◆ **TASK DESCRIPTION**
Pictures are to be left out; every line from the one that holds "family: Bovidae" to the end of the data is to be retyped exactly.

(Dataset entries)

☆ ☆ ☆ ☆

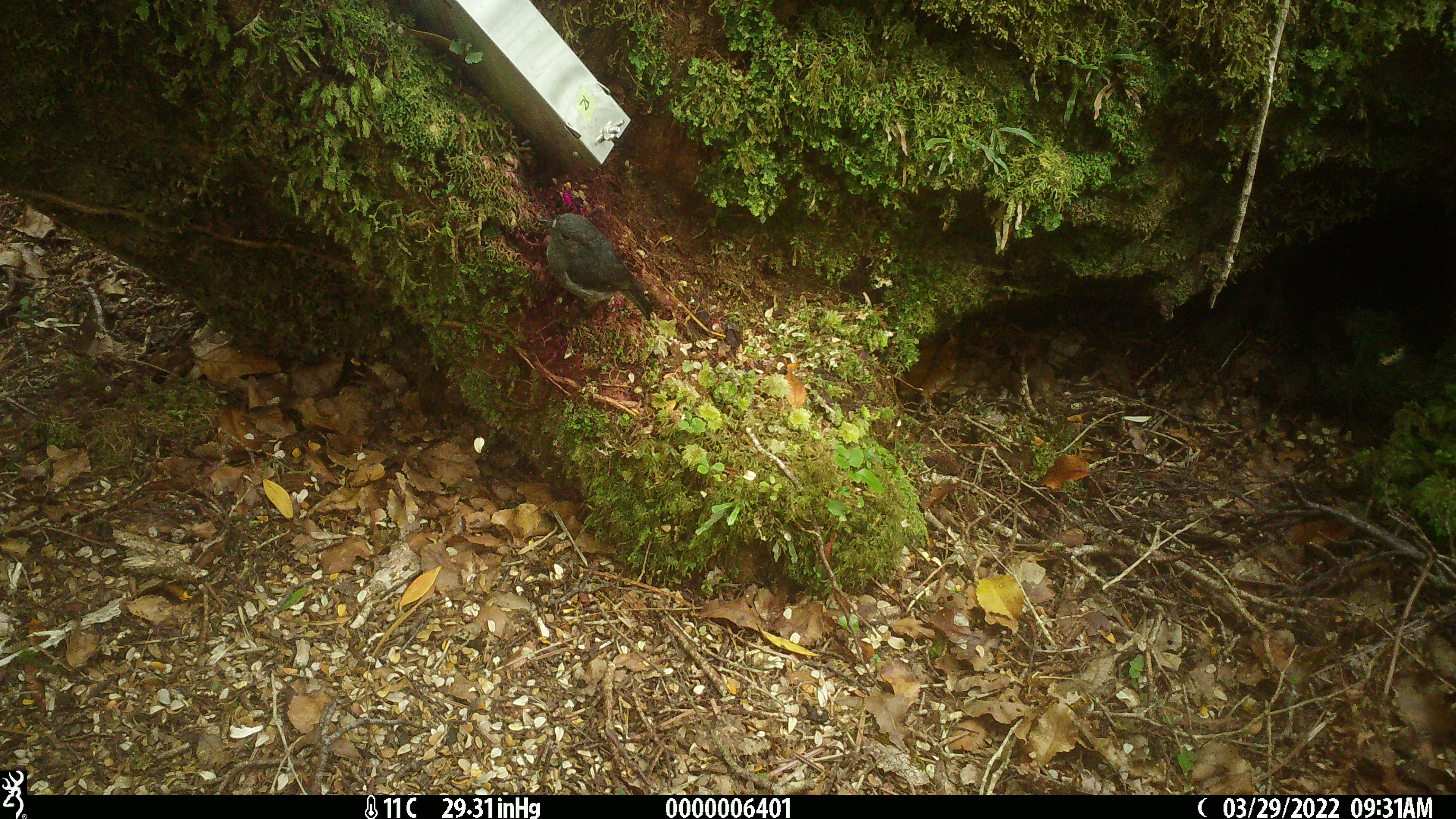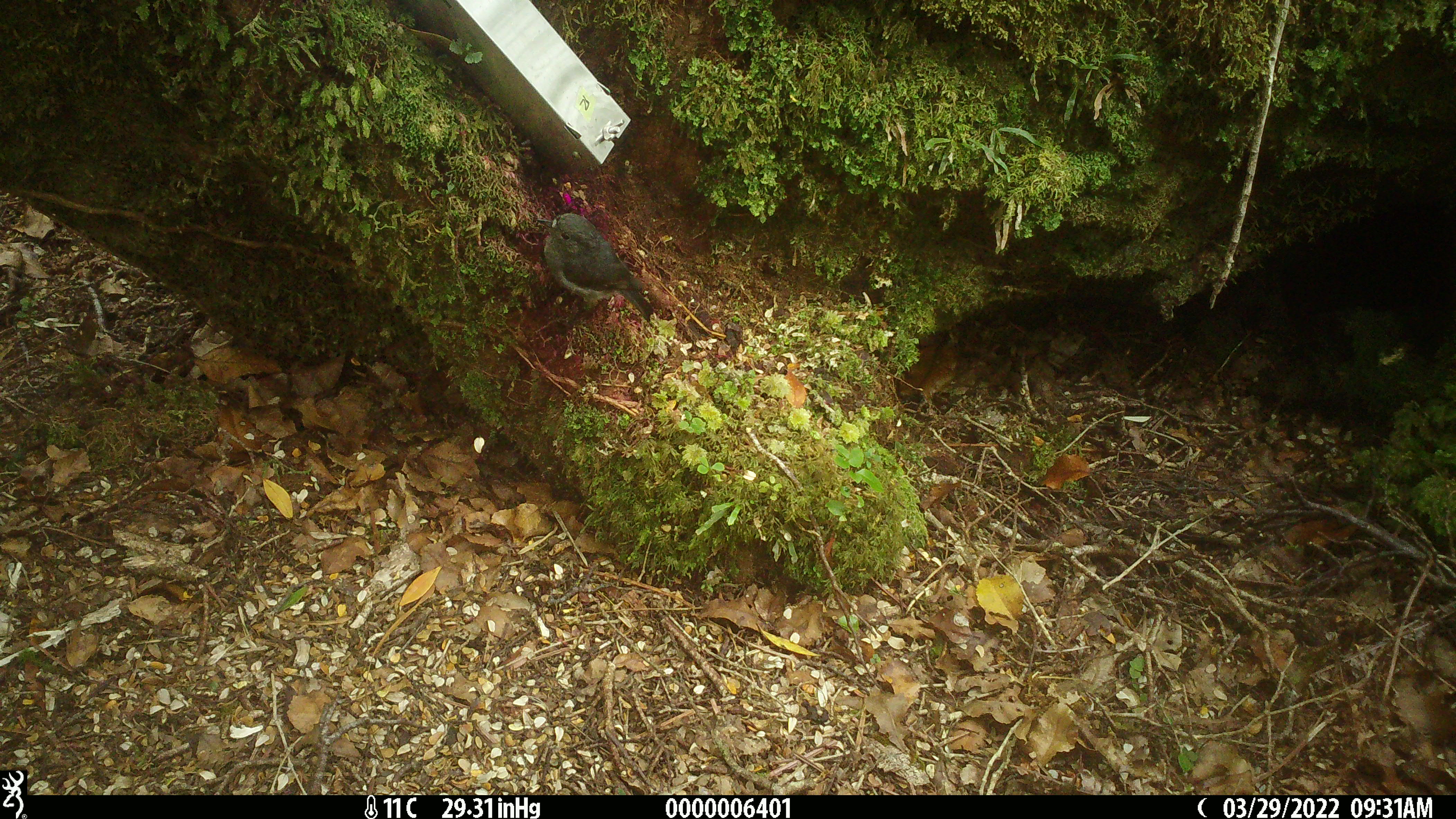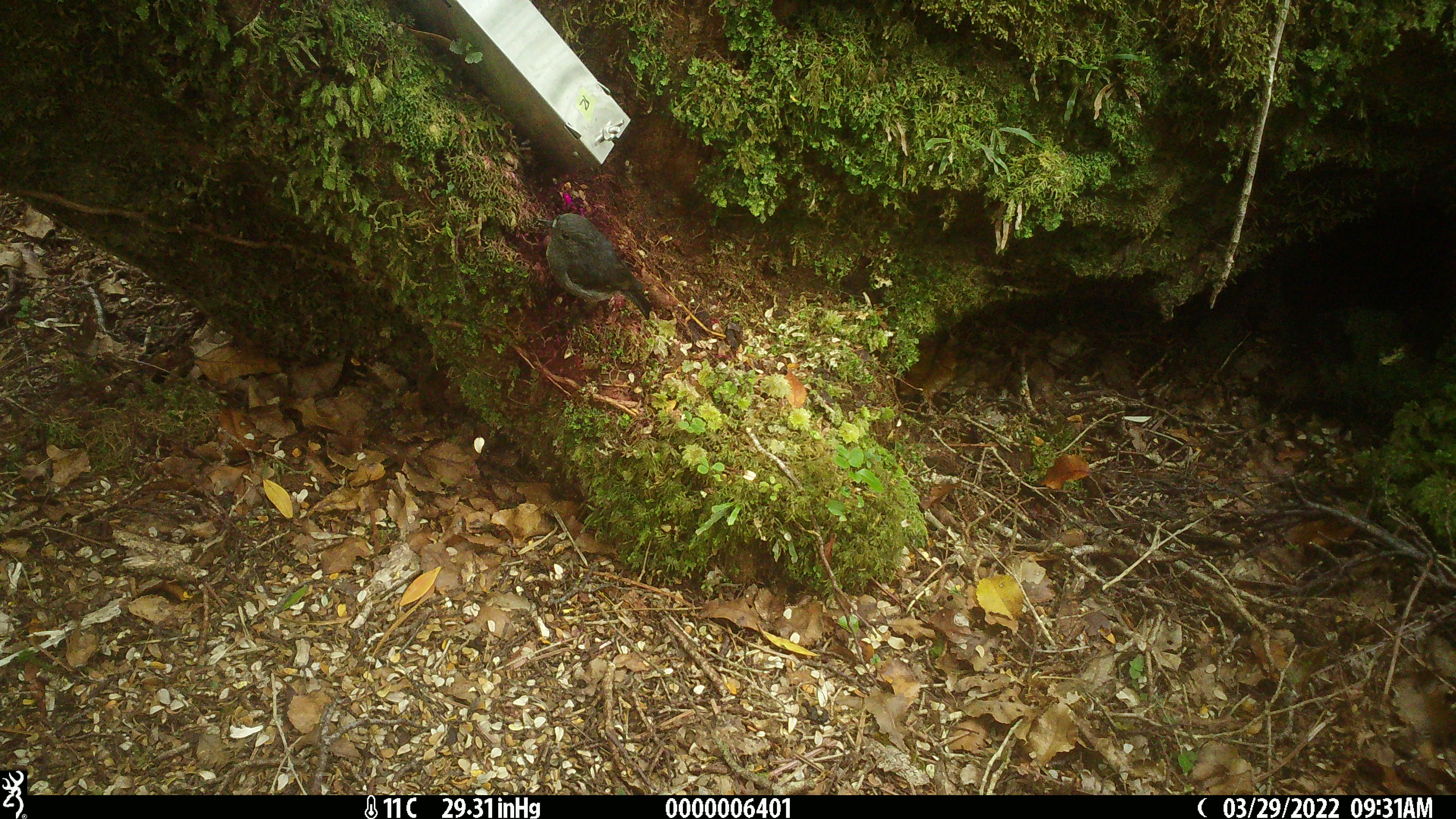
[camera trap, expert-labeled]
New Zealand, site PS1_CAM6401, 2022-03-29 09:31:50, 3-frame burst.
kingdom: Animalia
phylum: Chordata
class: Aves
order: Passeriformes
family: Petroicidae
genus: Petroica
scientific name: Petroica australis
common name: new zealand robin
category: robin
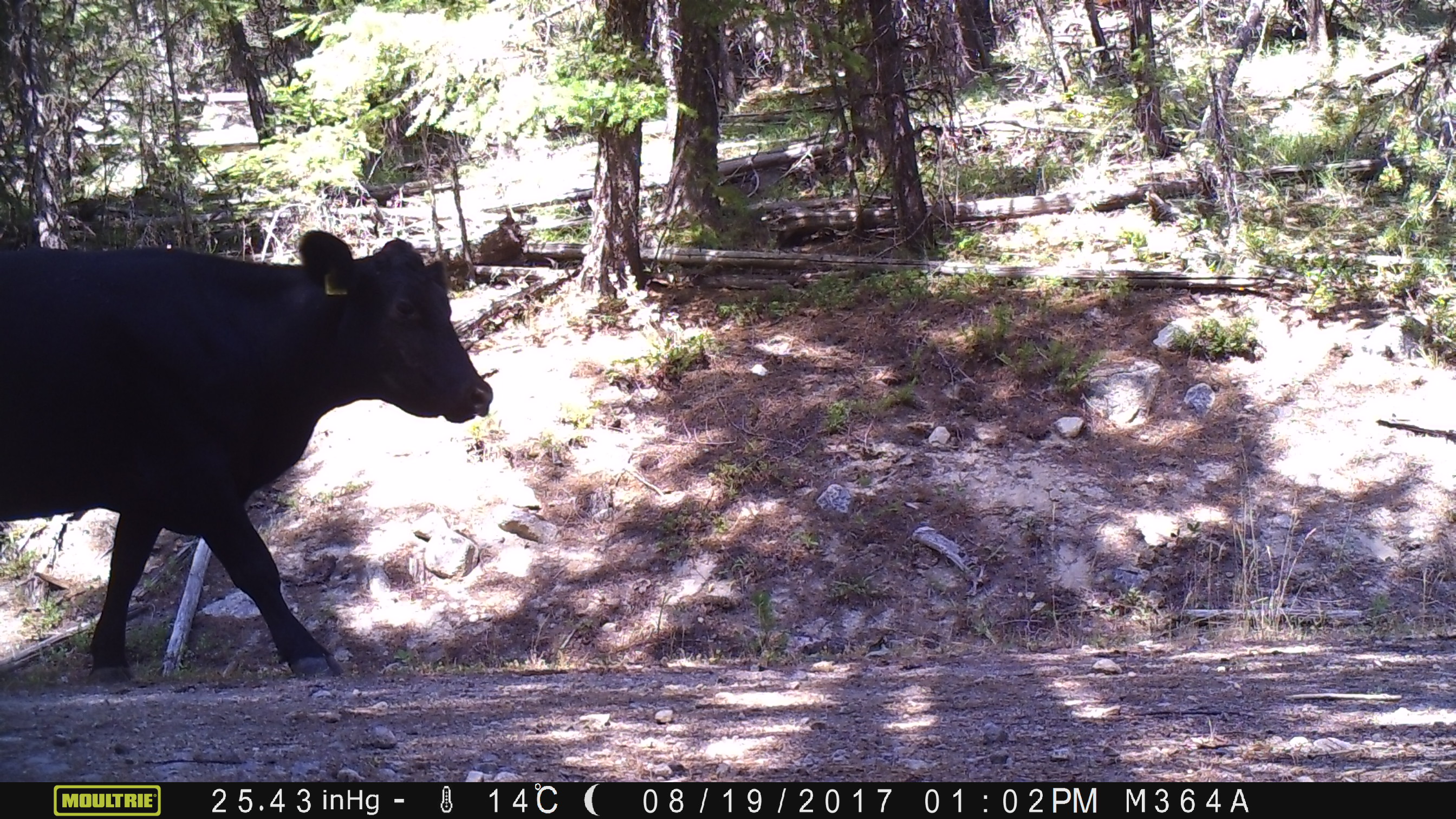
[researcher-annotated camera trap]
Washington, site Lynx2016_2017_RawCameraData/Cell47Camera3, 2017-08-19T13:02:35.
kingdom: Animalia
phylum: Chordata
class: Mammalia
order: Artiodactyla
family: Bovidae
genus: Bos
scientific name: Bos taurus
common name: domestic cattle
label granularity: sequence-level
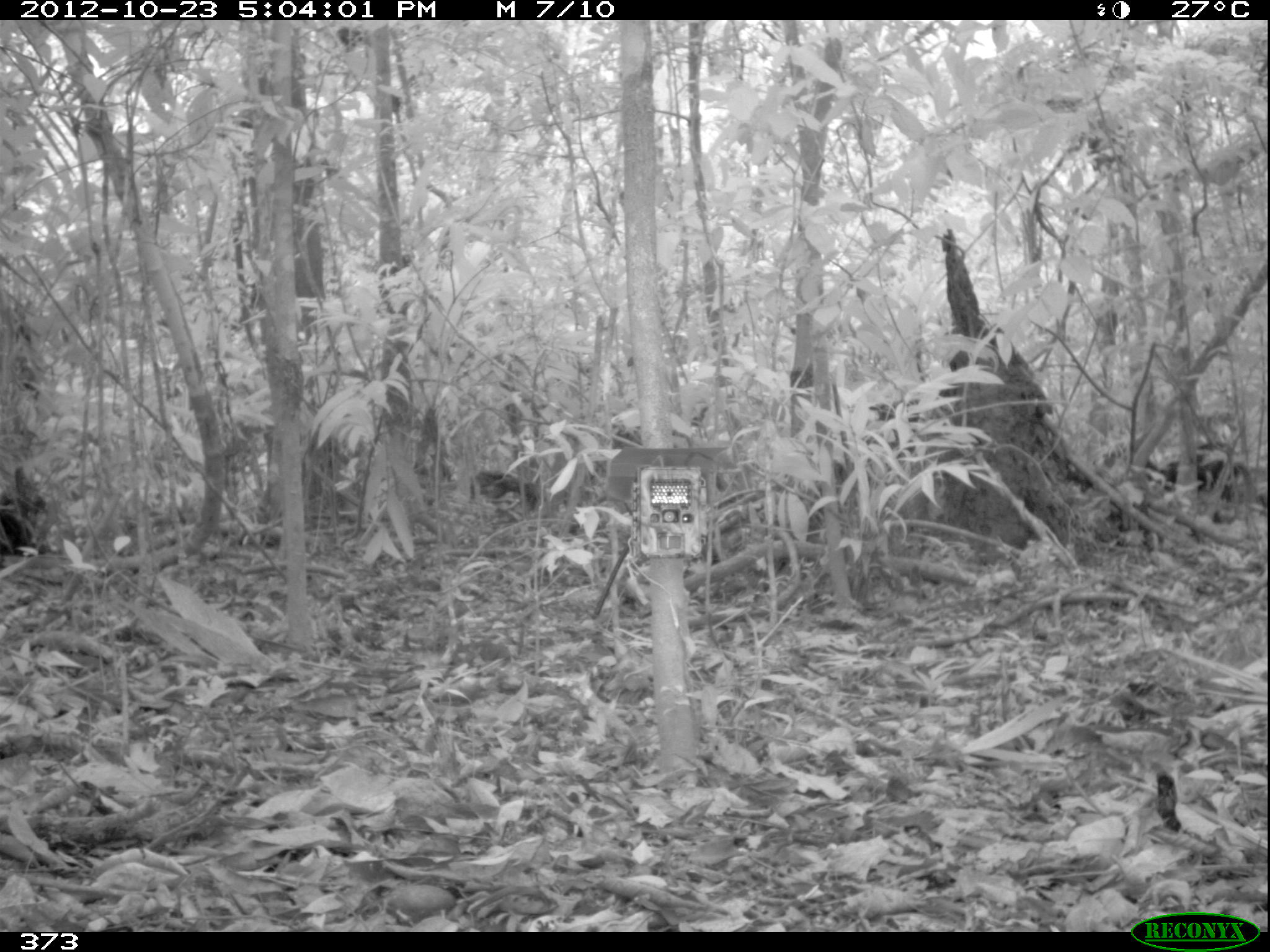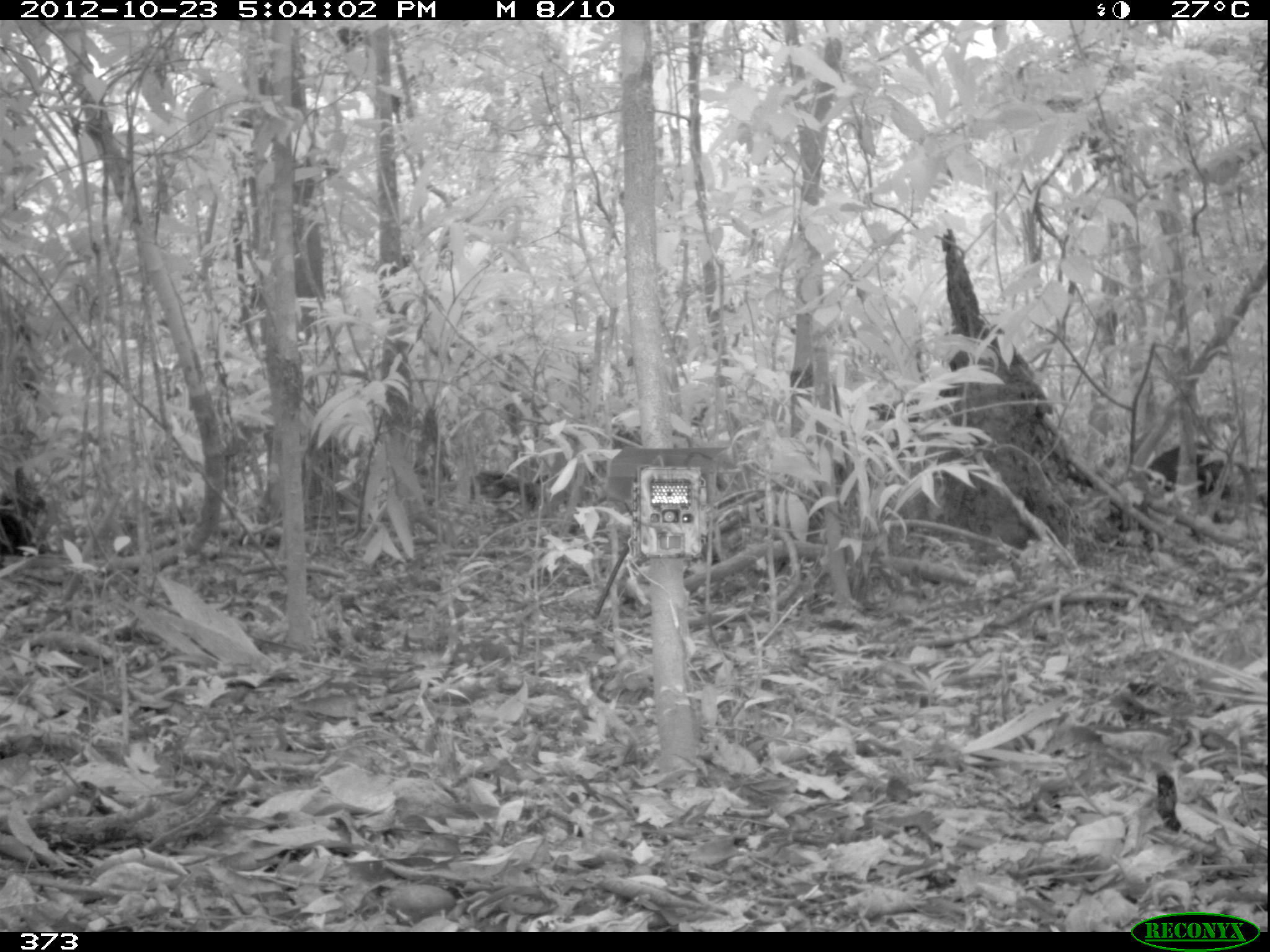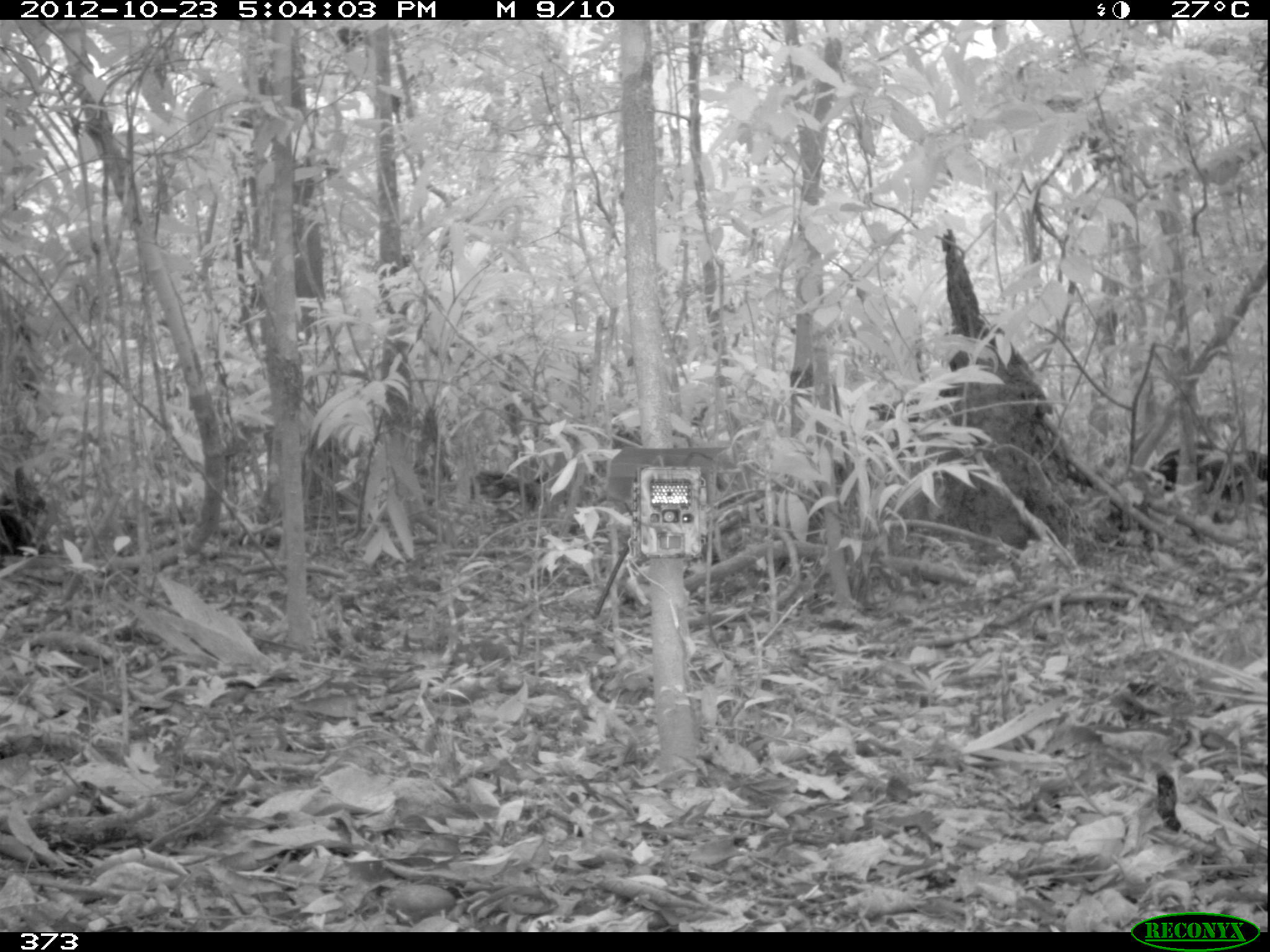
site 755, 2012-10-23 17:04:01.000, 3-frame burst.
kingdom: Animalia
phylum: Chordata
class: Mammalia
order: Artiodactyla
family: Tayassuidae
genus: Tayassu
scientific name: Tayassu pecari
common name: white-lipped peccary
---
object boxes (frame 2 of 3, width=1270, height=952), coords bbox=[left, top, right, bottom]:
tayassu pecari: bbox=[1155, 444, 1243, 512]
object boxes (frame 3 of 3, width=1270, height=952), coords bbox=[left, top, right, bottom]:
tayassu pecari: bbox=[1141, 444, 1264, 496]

☆ ☆ ☆ ☆

◆ **SOLUTION TO THE PROBLEM**
family: Bovidae
genus: Bos
scientific name: Bos taurus
common name: domestic cattle
label granularity: sequence-level
site 755, 2012-10-23 17:04:01.000, 3-frame burst.
kingdom: Animalia
phylum: Chordata
class: Mammalia
order: Artiodactyla
family: Tayassuidae
genus: Tayassu
scientific name: Tayassu pecari
common name: white-lipped peccary
---
object boxes (frame 2 of 3, width=1270, height=952), coords bbox=[left, top, right, bottom]:
tayassu pecari: bbox=[1155, 444, 1243, 512]
object boxes (frame 3 of 3, width=1270, height=952), coords bbox=[left, top, right, bottom]:
tayassu pecari: bbox=[1141, 444, 1264, 496]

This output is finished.